*Work instruction:* Show, from the entries below, every line in which "tbody" appears.

##### Exercise inputs

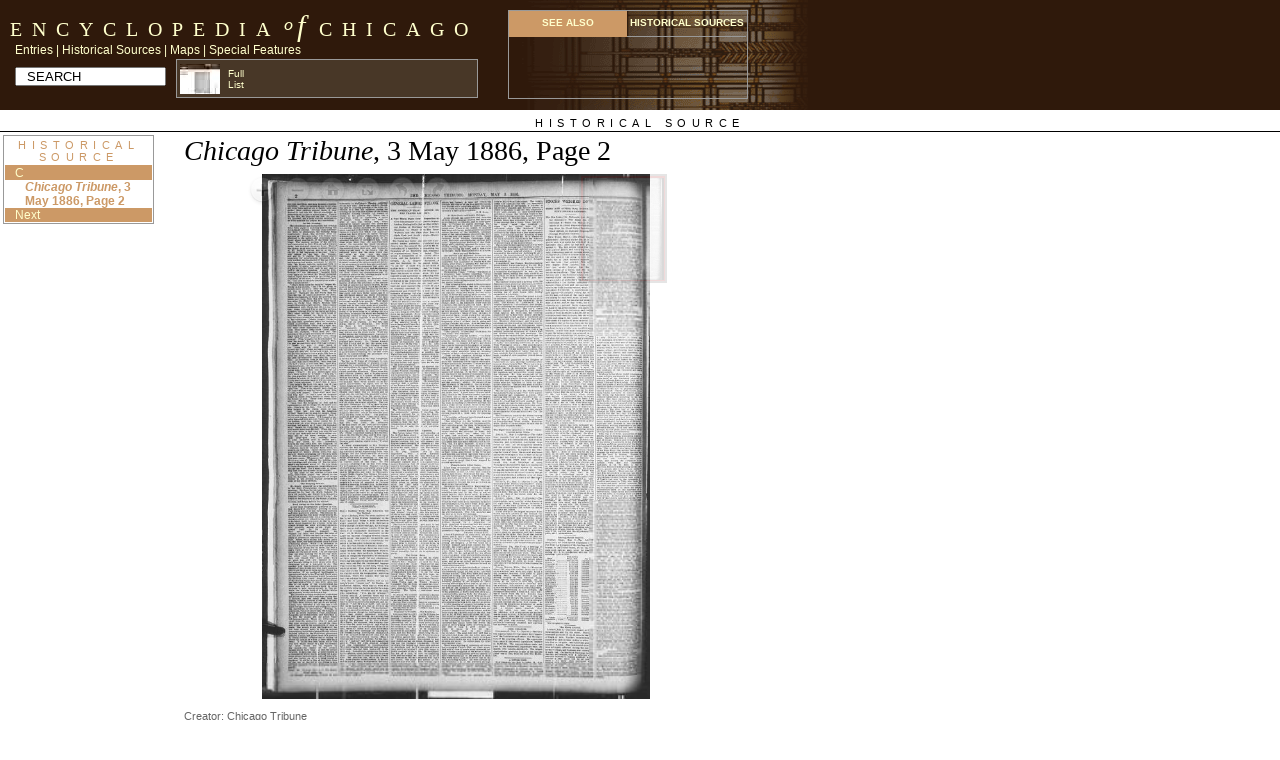

--- FILE ---
content_type: text/html
request_url: http://encyclopedia.chicagohistory.org/pages/10094.html
body_size: 5383
content:
<?xml version="1.0" encoding="utf8"?>
<html xmlns:nuat="http://www.encyclopedia.chicagohistory.org/misc/nuat.rdf#">
	
<head>
		<meta http-equiv="Content-Type" content="text/html; charset=utf8" />
		<title>Chicago Tribune, 3 May 1886, Page 2</title>
		<link href="/style/entrycontent.css" rel="stylesheet" type="text/css" />
		<script src="/__utm.js" type="text/javascript"></script>
		<script type="text/javascript" src="/js/openseadragon.min.js"></script>
		<script type="text/javascript" src="/js/imageviewer.min.js"></script>
	</head>
	
<body>
		<div class="headerDiv" align="left">
			<table width="732" border="0" cellpadding="0" cellspacing="0">
				<tbody>
					<tr>
						<td width="519">
							<a class="topframeheader" href="/">Encyclopedia</a>
							<a class="of" href="/">o</a>
							<a class="of2" href="/">f</a>
							<a class="topframeheader" href="/">Chicago</a>
							<br />
							<div>
								<table width="501" height="20" border="0" cellpadding="0" cellspacing="0">
									<tbody>
										<tr>
											<td colspan="2" valign="top" class="buttonspacer">
												<a href="/pages/700005.html?entryA" target="_self" class="buttoncontent">Entries</a>
												|
												<a href="/pages/700008.html?histA" target="_self" class="buttoncontent">Historical Sources</a>
												|
												<a href="/pages/700011.html" target="_self" class="buttoncontent">Maps</a>
												|
												<a href="/pages/700013.html" target="_self" class="buttoncontent">Special Features</a>
<!--												| -->
<!--												<a href="/pages/700025.html" target="_self" class="buttoncontent">User&apos;s Guide</a> -->
											</td>
										</tr>
										<tr>
											<td width="151" height="10">
												<form method="get" action="/xtf/servlet/org.cdlib.xtf.crossQuery.CrossQuery">
													<input type="text" name="text" value="SEARCH" size="16" class="search" />
													<input type="hidden" name="text-join" value="or" />
												</form>
											</td>
											<td width="350">
												<iframe width="*" height="37" scrolling="no" class="breadcrumb" src="/history/session/add?id=10094&amp;title=Chicago Tribune, 3 May 1886, Page 2&amp;creator=Creator: Chicago Tribune"></iframe>
											</td>
										</tr>
									</tbody>
								</table>
							</div>
						</td>
						<td width="213" valign="bottom">
							<div align="right">
								<iframe name="seealso" width="*" height="110" scrolling="no" frameborder="0" align="bottom" src="/seealsos/10094.html"></iframe>
							</div>
						</td>
					</tr>
				</tbody>
			</table>
		</div>
		<div class="entryheader" align="center">Historical Source</div>
		<table width="730" border="0" align="left" cellpadding="3" cellspacing="0">
			<tbody>
				<tr>
					<td width="175" rowspan="3" valign="top">
						<table width="151" border="0" cellpadding="0" cellspacing="0" class="ideMenuTable">
							<tbody>
								<tr>
									<td valign="top" class="entrynavheader">Historical Source</td>
								</tr>
								<tr>
									<td valign="top" class="entrynav1">C</td>
								</tr>
								<tr>
									<td width="145" height="30" valign="top" bordercolor="#000000">
										<div align="left" class="entrynav2">
											<i>Chicago Tribune</i>, 3 May 1886, Page 2
										</div>
										<div align="left" class="entrynav1">
											<a class="entrynav1link" href="/pages/10097.html">Next</a>
										</div>
									</td>
								</tr>
							</tbody>
						</table>
						<p></p>
						<p class="entryBIBLIO"></p>
						<p class="entryBIBLIO"></p>
					</td>
					<td height="39" colspan="2" class="ideEssay">
						<span class="feature">
							<i>Chicago Tribune</i>, 3 May 1886, Page 2
						</span>
						<div align="left"></div>
					</td>
				</tr>
				<tr>
					<td colspan="2">
						<div id="image1" style="width: 422px; height: 525px; text-align: center; margin: auto">
							<noscript>
								<img src="/fallback/i38049.jpg" />
							</noscript>
						</div>
						<script type="text/javascript">
viewImage("image1" , "i38049");
</script>
						<div class="feature">
							<p class="entryauthor">
								Creator: Chicago Tribune
								<br />
								Source: Chicago Historical Society (ICHi-38049)
							</p>
						</div>
					</td>
				</tr>
				<tr>
					<td align="center">
						<div class="copyright">
							The Electronic Encyclopedia of Chicago &copy; 2005 Chicago Historical Society.
							<br />
							The Encyclopedia of Chicago &copy; 2004 The Newberry Library. All Rights Reserved. Portions are copyrighted by other institutions and individuals.
							<a class="copylink" href="/pages/700031.html">Additional information on copyright and permissions.</a>
						</div>
					</td>
				</tr>
			</tbody>
		</table>
		<script type="text/javascript">
			var gaJsHost = (("https:" == document.location.protocol) ? "https://ssl." : "http://www.");
			document.write(unescape("%3Cscript src='" + gaJsHost + "google-analytics.com/ga.js' type='text/javascript'%3E%3C/script%3E"));
		</script>
		<script type="text/javascript">
			try {
			var pageTracker = _gat._getTracker("UA-5165366-8");
			pageTracker._trackPageview();
			} catch(err) {}
		
</script>
	</body>
</html>


--- FILE ---
content_type: text/html
request_url: http://encyclopedia.chicagohistory.org/history/session/add?id=10094&title=Chicago%20Tribune,%203%20May%201886,%20Page%202&creator=Creator:%20Chicago%20Tribune
body_size: 952
content:
<html><head><title>Encyclopedia of Chicago Session History </title
<meta http-equiv="Content-Type" content="text/html; charset=iso-8859-1">
<link href="/style/entrycontent.css" rel="stylesheet" type="text/css">
<style type="text/css">
<!--
body {
	margin-left: 1px;
	margin-top: 2px;
	margin-right: 0px;
	margin-bottom: 0px;
	background-color: #483727;
}
-->
</style>
</head>
<body >
<table cellpadding="1" cellspacing="0" border="0"><tr>
<td><a target="_top" title="Chicago Tribune, 3 May 1886, Page 2" href="/pages/10094.html"><img src="/pageicons/10094.jpg" class="breadcrumbimage"/></a></td>
<td><div style="font-family:Geneva, Arial, Helvetica, sans-serif; font-size:9px; color:#CCCCCC; width:40px; text-align:left"><a href="/misc/showhistory.html" target="_parent" class="seealsocontent">Full</a><br/><a href="/misc/showhistory.html" target="_parent" class="seealsocontent">List</a></div></td>
</tr></table>
</body>
</html>


--- FILE ---
content_type: text/html
request_url: http://encyclopedia.chicagohistory.org/seealsos/10094.html
body_size: 827
content:
<html>
   <head>
      <meta http-equiv="Content-Type" content="text/html; charset=iso-8859-1">
   
      <link href="/style/entrycontent.css" rel="stylesheet" type="text/css">
   </head>
   <body class="seealsoBG">
      <div>
         <table width="240" height="89" border="0" cellpadding="0" cellspacing="0" class="seeAlsoTable">
            <tr>
               <td width="120" height="25" valign="top" class="seealsoheader1">See Also</td>
               <td width="120" height="25" valign="top" class="seealsoheader"><a target="seealso" class="seealsoheader2" href="/histsrcs/10094.html">Historical Sources</a></td>
            </tr>
            <tr>
               <td height="60" colspan="2" valign="top" bordercolor="#000000"></td>
            </tr>
         </table><br><br></div>
   </body>
</html>
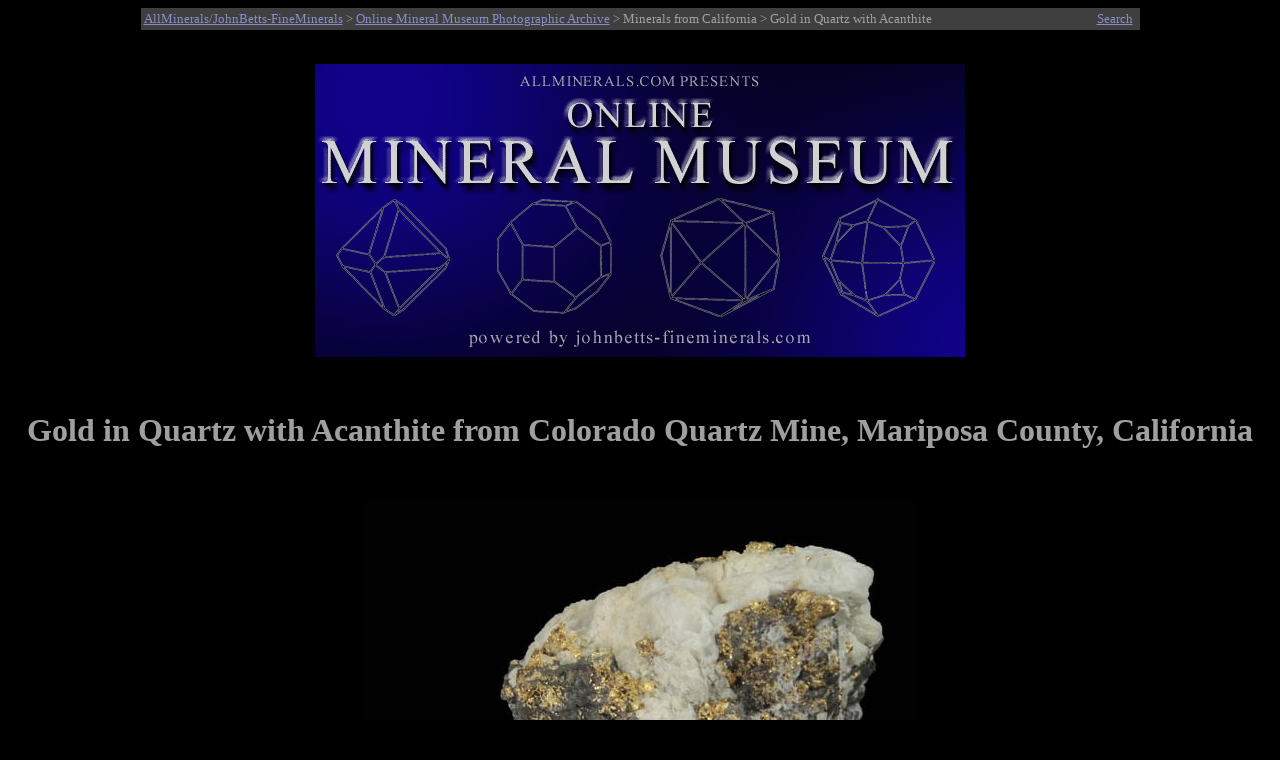

--- FILE ---
content_type: text/html
request_url: http://www.johnbetts-fineminerals.com/jhbnyc/mineralmuseum/picshow.php?id=66244
body_size: 4173
content:
<html>
<head>
<meta http-equiv="Content-Type" content="text/html; charset=iso-8859-1">
<META NAME ="viewport" content="width=700">
<meta name="generator" content="php">
<meta name="description" content="Online Mineral Museum Photographic Archive No. 66244: Gold in Quartz with Acanthite from Colorado Quartz Mine, Mariposa County, California.">
<meta name="keywords" content="Gold in Quartz with Acanthite, Colorado Quartz Mine, Mariposa County, California.">
<meta name="AUTHOR" CONTENT="John Betts">
<title>Photographs of mineral No. 66244: Gold in Quartz with Acanthite from Colorado Quartz Mine, Mariposa County, California</title>
<style>
p        { text-align: center } 
x        { color: red; font-size: 13pt; text-align: center } 
h2       { text-align: left }
h3       { text-align: left }
h1       { text-align: center }
.infobox {
  border: 0px ;
  background-color: Black;
  color: #9f9f9f;
}
</style>
</head>
<body bgcolor="#000000" text="#9f9f9f" link="#878dc5" vlink="#a266ac">
<table BGCOLOR="#3f3f3f" ALIGN="Center" style="width:999">
<TR>
<TD><SMALL><a href="http://www.johnbetts-fineminerals.com/" title="Go To http://www.johnbetts-fineminerals.com/">AllMinerals/JohnBetts-FineMinerals</a> > <a href="../../museum.htm">Online Mineral Museum Photographic Archive</a> > Minerals from California</a> > Gold in Quartz with Acanthite</SMALL></td>
<TD><P ALIGN=Right><a href="search.php"><SMALL>Search</SMALL></TD>
</TR>
</table>
&nbsp;
<P ALIGN=Center>
<A HREF="../../index.htm"><IMG SRC="../mbanner.gif" WIDTH="650" align="center" HEIGHT="293" BORDER="0" ALT="Online Mineral Museum Archive of Mineral Photographs and Mineral Descriptions from John Betts - 
Fine Minerals.com and Allminerals.com"></A>
<P ALIGN=Center>
&nbsp;
&nbsp;
<h1>Gold in Quartz with Acanthite from Colorado Quartz Mine, Mariposa County, California</h1>
&nbsp;
<table align="center" border="0" cellpadding="5" cellspacing="5">
<caption></caption>
<tr>
<td>
<img WIDTH="100%" src="66244.jpg" border="0" title="Gold in Quartz with Acanthite from Colorado Quartz Mine, Mariposa County, California" alt="Gold in Quartz with Acanthite from Colorado Quartz Mine, Mariposa County, California"></td>
</tr></table><br>
<table align="center" border="0" cellpadding="5" cellspacing="5">
<caption></caption>
<tr>
<td>
<img WIDTH="100%" src="66244det.jpg" border="0" title="Detail of Gold in Quartz with Acanthite from Colorado Quartz Mine, Mariposa County, California" alt="Gold in Quartz with Acanthite from Colorado Quartz Mine, Mariposa County, California"></td>
</tr></table><br>
<table cellpadding="2"; class="infobox"; style="width: 60%" align="center">
<tr><td align=right valign="top"><b>DESCRIPTION:</b></td><td valign="top">No. 66244
<tr><td align=right valign="top"><b>Mineral:</b></td><td valign="top">Gold in Quartz with Acanthite
<tr><td align=right valign="top"><b>Locality:</b></td><td valign="top">Colorado Quartz Mine, Mariposa County, California</td></tr>
<tr><td align=right valign="top"><b>Description:</b></td><td valign="top">Rich ore sample of yellow-metallic native gold (naturally occurring gold) in milky quartz with gray-metallic acanthite. Ex. D. Miller collection #1685</td></tr>
<tr><td align=right valign="top"><b>Overall Size:</b></td><td valign="top">32x25x18 mm</td></tr>
<tr><td align=right valign="top"><b>Crystals:</b></td><td valign="top"></td></tr>
<tr><td align=right valign="top"><b>Archived: </b></td><td valign="top"><b>For reference only</b></tr>
</table>
</td></tr></table>
<hr>
<P ALIGN=Center>&nbsp;
<P ALIGN=Center>&nbsp;
<P ALIGN=Center>&nbsp;
<P ALIGN=Center>&nbsp;
<P ALIGN=Center>&nbsp;
<p>&copy; <a href="http://www.johnbetts-fineminerals.com/" title="Go To http://www.johnbetts-fineminerals.com/">AllMinerals/JohnBetts-FineMinerals</a> All Rights Reserved</p><p><SMALL>The minerals illustrated on this site are presented for reference purposes only. The owner of this site did not collect the minerals and collectors should not assume access is permitted to the property based on inclusion in this museum. Please contact the property owner to obtain legal permission before entering private property.</SMALL></body>
</html>;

##########

*Answer box:*
				<tbody>
									<tbody>
									</tbody>
				</tbody>
			<tbody>
							<tbody>
							</tbody>
			</tbody>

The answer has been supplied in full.